The Risk of Not Innovating

1d1d20cI recently was a guest blogger for Gibson Insurance and I wrote this piece about the risk of Not Innovating.

I’ll make the point again here — with fewer words. For more detail, read my post over at Gibson.

Risk Aversion is a Risk Itself

Many leaders pull back on innovation programs because of expenses, and, fear of change. They settle for small changes and improvements and continue to look at innovation as if it’s extra work. They pay lip service to innovation and waste time doing culture assessments. They also spend precious time developing a precise process for innovation. Cultural awareness of the climate for innovation is a good thing, and a defined process is as well, but don’t spend a year doing it. Instead, get started on innovation projects.

Learn as you go!

What leaders risk by pulling their innovation punches is — everything.
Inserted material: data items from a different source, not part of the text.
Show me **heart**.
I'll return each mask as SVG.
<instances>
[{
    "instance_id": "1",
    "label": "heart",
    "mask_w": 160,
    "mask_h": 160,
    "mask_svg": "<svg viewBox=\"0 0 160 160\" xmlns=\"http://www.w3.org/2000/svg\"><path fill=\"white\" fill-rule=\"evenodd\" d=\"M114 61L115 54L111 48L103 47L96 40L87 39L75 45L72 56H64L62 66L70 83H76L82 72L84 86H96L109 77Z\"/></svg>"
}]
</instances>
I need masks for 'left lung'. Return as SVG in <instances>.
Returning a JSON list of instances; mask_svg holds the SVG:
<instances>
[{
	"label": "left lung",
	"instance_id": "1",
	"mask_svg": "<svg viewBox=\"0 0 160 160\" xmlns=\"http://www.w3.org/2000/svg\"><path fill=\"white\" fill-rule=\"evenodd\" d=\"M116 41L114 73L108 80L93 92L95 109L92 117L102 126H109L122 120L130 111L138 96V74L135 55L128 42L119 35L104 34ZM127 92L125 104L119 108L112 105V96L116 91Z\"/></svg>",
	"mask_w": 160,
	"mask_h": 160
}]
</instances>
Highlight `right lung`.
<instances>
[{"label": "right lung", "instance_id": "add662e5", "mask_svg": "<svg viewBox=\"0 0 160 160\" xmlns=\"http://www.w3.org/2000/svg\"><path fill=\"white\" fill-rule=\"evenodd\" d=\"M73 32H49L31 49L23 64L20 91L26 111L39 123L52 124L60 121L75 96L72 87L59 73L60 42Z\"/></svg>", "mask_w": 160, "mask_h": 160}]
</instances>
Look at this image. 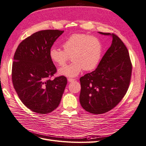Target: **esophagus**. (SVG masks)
I'll use <instances>...</instances> for the list:
<instances>
[{"label": "esophagus", "instance_id": "34e87169", "mask_svg": "<svg viewBox=\"0 0 146 146\" xmlns=\"http://www.w3.org/2000/svg\"><path fill=\"white\" fill-rule=\"evenodd\" d=\"M75 79H74V78H68V81L69 82H74L75 81Z\"/></svg>", "mask_w": 146, "mask_h": 146}]
</instances>
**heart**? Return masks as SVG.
Masks as SVG:
<instances>
[{"label": "heart", "mask_w": 146, "mask_h": 146, "mask_svg": "<svg viewBox=\"0 0 146 146\" xmlns=\"http://www.w3.org/2000/svg\"><path fill=\"white\" fill-rule=\"evenodd\" d=\"M63 51L52 47L49 50V57L58 66H63L71 56L72 63L60 68V75L75 77L84 71H91L98 65L102 54V44L94 36L76 34L70 36L63 44Z\"/></svg>", "instance_id": "b5f03b06"}]
</instances>
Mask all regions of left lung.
I'll use <instances>...</instances> for the list:
<instances>
[{"label": "left lung", "instance_id": "8db88e82", "mask_svg": "<svg viewBox=\"0 0 146 146\" xmlns=\"http://www.w3.org/2000/svg\"><path fill=\"white\" fill-rule=\"evenodd\" d=\"M112 37L108 49L95 71L80 79V103L93 114H101L112 109L126 94L132 74V63L124 43L114 34L98 32Z\"/></svg>", "mask_w": 146, "mask_h": 146}]
</instances>
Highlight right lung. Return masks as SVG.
Listing matches in <instances>:
<instances>
[{
    "label": "right lung",
    "instance_id": "obj_1",
    "mask_svg": "<svg viewBox=\"0 0 146 146\" xmlns=\"http://www.w3.org/2000/svg\"><path fill=\"white\" fill-rule=\"evenodd\" d=\"M63 33L57 29L35 33L19 44L14 54V88L22 102L37 113L46 114L56 109L67 84L64 76L50 79L57 69L49 50Z\"/></svg>",
    "mask_w": 146,
    "mask_h": 146
}]
</instances>
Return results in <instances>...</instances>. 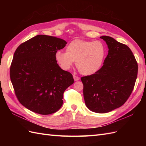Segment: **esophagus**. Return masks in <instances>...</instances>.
Wrapping results in <instances>:
<instances>
[{
    "label": "esophagus",
    "mask_w": 146,
    "mask_h": 146,
    "mask_svg": "<svg viewBox=\"0 0 146 146\" xmlns=\"http://www.w3.org/2000/svg\"><path fill=\"white\" fill-rule=\"evenodd\" d=\"M73 78H74V80H75V81H78V80H80L79 77L75 75H73Z\"/></svg>",
    "instance_id": "esophagus-1"
}]
</instances>
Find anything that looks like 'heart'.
I'll use <instances>...</instances> for the list:
<instances>
[{"mask_svg": "<svg viewBox=\"0 0 146 146\" xmlns=\"http://www.w3.org/2000/svg\"><path fill=\"white\" fill-rule=\"evenodd\" d=\"M106 53L104 44L100 41L75 39L66 48V52L58 51L56 60L62 69L68 70L76 62V67L83 75H90L100 70Z\"/></svg>", "mask_w": 146, "mask_h": 146, "instance_id": "heart-1", "label": "heart"}]
</instances>
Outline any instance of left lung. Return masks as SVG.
<instances>
[{"mask_svg":"<svg viewBox=\"0 0 146 146\" xmlns=\"http://www.w3.org/2000/svg\"><path fill=\"white\" fill-rule=\"evenodd\" d=\"M106 42L108 53L97 72L82 77L86 106L96 113H107L125 103L134 88L138 64L127 46L110 36Z\"/></svg>","mask_w":146,"mask_h":146,"instance_id":"left-lung-1","label":"left lung"}]
</instances>
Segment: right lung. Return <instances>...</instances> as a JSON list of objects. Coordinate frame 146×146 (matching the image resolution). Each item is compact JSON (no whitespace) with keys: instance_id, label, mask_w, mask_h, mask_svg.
<instances>
[{"instance_id":"obj_1","label":"right lung","mask_w":146,"mask_h":146,"mask_svg":"<svg viewBox=\"0 0 146 146\" xmlns=\"http://www.w3.org/2000/svg\"><path fill=\"white\" fill-rule=\"evenodd\" d=\"M66 44L56 37L38 35L15 50L10 68L11 80L19 102L27 109L49 115L61 107L64 92L74 79L59 66L55 54Z\"/></svg>"}]
</instances>
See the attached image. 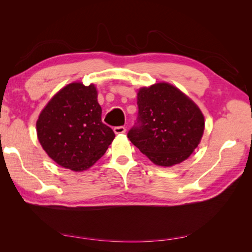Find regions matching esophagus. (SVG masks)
I'll use <instances>...</instances> for the list:
<instances>
[{
  "label": "esophagus",
  "instance_id": "obj_1",
  "mask_svg": "<svg viewBox=\"0 0 252 252\" xmlns=\"http://www.w3.org/2000/svg\"><path fill=\"white\" fill-rule=\"evenodd\" d=\"M113 131L116 134H121V133H125L126 132V128L124 126H118L113 128Z\"/></svg>",
  "mask_w": 252,
  "mask_h": 252
}]
</instances>
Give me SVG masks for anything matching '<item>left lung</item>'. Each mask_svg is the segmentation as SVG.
<instances>
[{
  "instance_id": "1",
  "label": "left lung",
  "mask_w": 252,
  "mask_h": 252,
  "mask_svg": "<svg viewBox=\"0 0 252 252\" xmlns=\"http://www.w3.org/2000/svg\"><path fill=\"white\" fill-rule=\"evenodd\" d=\"M138 119L128 139L152 163L170 167L187 159L200 144L204 116L197 105L168 83L142 87Z\"/></svg>"
}]
</instances>
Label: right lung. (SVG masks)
I'll return each instance as SVG.
<instances>
[{"label": "right lung", "mask_w": 252, "mask_h": 252, "mask_svg": "<svg viewBox=\"0 0 252 252\" xmlns=\"http://www.w3.org/2000/svg\"><path fill=\"white\" fill-rule=\"evenodd\" d=\"M36 133L48 157L73 171L93 166L116 136L102 122L96 88L80 82L53 95L36 121Z\"/></svg>", "instance_id": "1"}]
</instances>
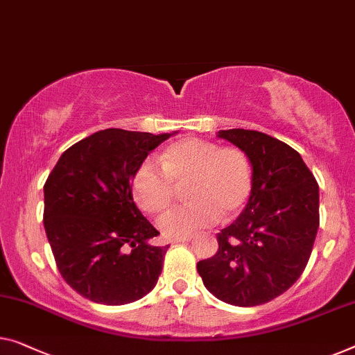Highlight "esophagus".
I'll list each match as a JSON object with an SVG mask.
<instances>
[{
  "mask_svg": "<svg viewBox=\"0 0 355 355\" xmlns=\"http://www.w3.org/2000/svg\"><path fill=\"white\" fill-rule=\"evenodd\" d=\"M194 241V236H187V237H180V239H173L172 244H188V242Z\"/></svg>",
  "mask_w": 355,
  "mask_h": 355,
  "instance_id": "1",
  "label": "esophagus"
}]
</instances>
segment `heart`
I'll return each instance as SVG.
<instances>
[{
  "label": "heart",
  "instance_id": "obj_1",
  "mask_svg": "<svg viewBox=\"0 0 355 355\" xmlns=\"http://www.w3.org/2000/svg\"><path fill=\"white\" fill-rule=\"evenodd\" d=\"M161 167L145 161L137 168L132 189L140 210L155 215L171 205L173 187L188 183L187 198L191 202L157 220V230L168 239L196 234L218 223L220 216L232 218L252 194V166L239 148H221L189 137L164 150Z\"/></svg>",
  "mask_w": 355,
  "mask_h": 355
}]
</instances>
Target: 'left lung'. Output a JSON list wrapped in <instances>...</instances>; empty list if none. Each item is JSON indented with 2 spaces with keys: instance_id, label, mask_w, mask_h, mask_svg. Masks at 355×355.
<instances>
[{
  "instance_id": "8db88e82",
  "label": "left lung",
  "mask_w": 355,
  "mask_h": 355,
  "mask_svg": "<svg viewBox=\"0 0 355 355\" xmlns=\"http://www.w3.org/2000/svg\"><path fill=\"white\" fill-rule=\"evenodd\" d=\"M248 157L253 187L244 210L216 236L218 252L198 263L205 288L250 308L282 295L303 274L319 230V184L292 146L263 132H216Z\"/></svg>"
}]
</instances>
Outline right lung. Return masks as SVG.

There are some businesses and industries where change happens slowly. Leaders in those sectors can get by being very careful — for many years sometimes. And yet, invariably, someone, a start-up or a competitor, changes the paradigm. If you wait until that moment to start innovating it will probably be too late. You won’t have grown the skill set. You won’t have a team in place. You won’t have a pipeline of ideas and nascent products and services.

So, the simple solution: invest in innovation training and programs. Make innovation part of your culture with innovation projects. Projects are how you change your culture. In fact, nothing else will change your culture.

Bottom line: Leaders — take more risk on innovation because your organizations future depends on it.